Now open a chat app that supports custom Ollama endpoints — we use Open WebUI (more on that in the next article) — point it at your Tailscale IP, and you have a private AI accessible from anywhere you take your phone.

Step 4: Make It Persistent
One thing tutorials skip: if your machine goes to sleep, your AI goes offline.
On Windows, go to Settings → System → Power → Screen and sleep and set sleep to Never when plugged in. Your machine will run continuously, Ollama will stay available, and every device on your Tailscale network will have access whenever they need it.
For the full setup we run — where the AI handles overnight tasks, monitors the house, and prepares morning briefings — the machine runs 24 hours a day. Our electricity cost for this is negligible compared to any cloud subscription.

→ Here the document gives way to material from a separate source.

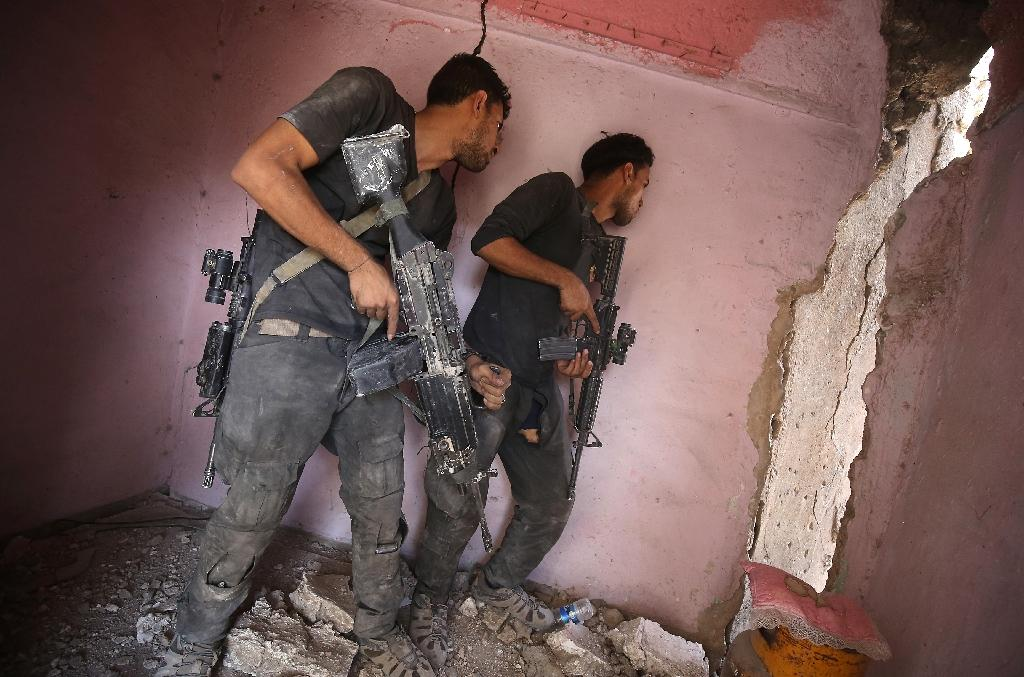 Members of Iraq's elite Counter-Terrorism Service, which spearheaded the operation to retake Mosul, pictured in the city in July 2017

What’s Going to Frustrate You
Every honest tutorial has this section. Here are the things that will catch you:
The first model download takes longer than you expect. 5–8GB over a typical home connection is 10–20 minutes. This is normal. Every subsequent load is instant because it reads from your drive.

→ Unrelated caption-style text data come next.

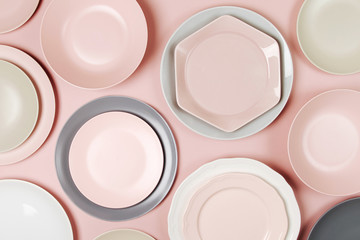 Plates and dishes for serving a festive table on pastel colors background. Flat lay, top view.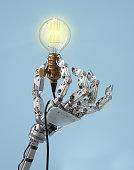 Hi-tech hand holding a classic light bulb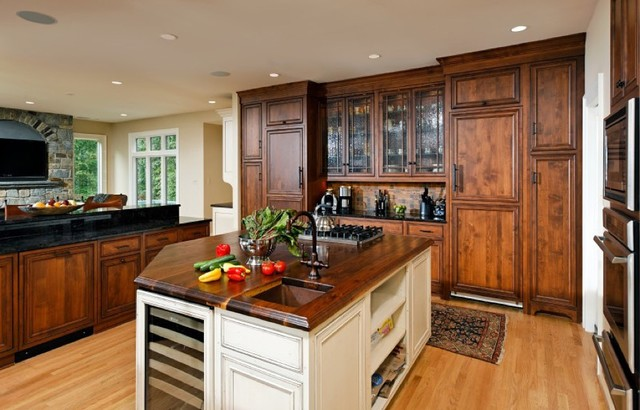 cherry and painted kitchen with glass peninsula cabinets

Ollama on Windows sometimes doesn’t start automatically after reboot.
Set it to run at startup: search for “Task Scheduler” in Windows,
create a basic task that runs ollama serve at login. Or just add
it to your startup folder. It sounds annoying. It takes three minutes.

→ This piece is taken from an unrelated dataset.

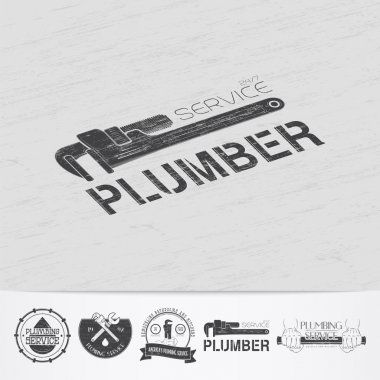 Plumbing service. Home repairs. Repair and maintenance of buildings.Old retro vintage grunge. Scratched, damaged, dirty effect. Monochrome typographic labels, stickers, logos and badges.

The first response feels slow. The model is loading into VRAM on first run. After that initial load, responses come back in seconds. If every response feels slow, your model is too large for your available VRAM — go down a size.
Open WebUI won’t connect.
99% of the time this is the Ollama host setting. Ollama by default only
listens on localhost. If you’re connecting from another device or
container, you need OLLAMA_HOST=0.0.0.0. Set it, restart Ollama,
try again.
Your phone can’t reach the server.
Check that Tailscale is running on both devices and both show as
connected in the Tailscale admin panel. If Ollama is running but
unreachable, re-check the OLLAMA_HOST setting above.
Where You Are Now
If you followed this through, you have:
- A local AI model running on your hardware
- No data leaving your network
- Access from every device you own via Tailscale
- A persistent server that runs whether you’re sitting at it or not
This is the foundation. Everything we build from here — memory, tools, autonomous tasks, voice, home automation integration — runs on top of what you just set up.
The next article covers giving your AI a proper interface with Open WebUI, and then the one after that is where things get genuinely interesting: giving it memory so it actually knows who you are.
Our Stack, If You Want to See the Full Picture
This article covers the foundation layer. Our complete setup goes further — local models for different tasks, memory that persists across sessions, overnight autonomous workflows, and integration with the physical space. We document all of it here, in the same voice, written by the people and the AI who built it.
In Practice Media — built by people who did it.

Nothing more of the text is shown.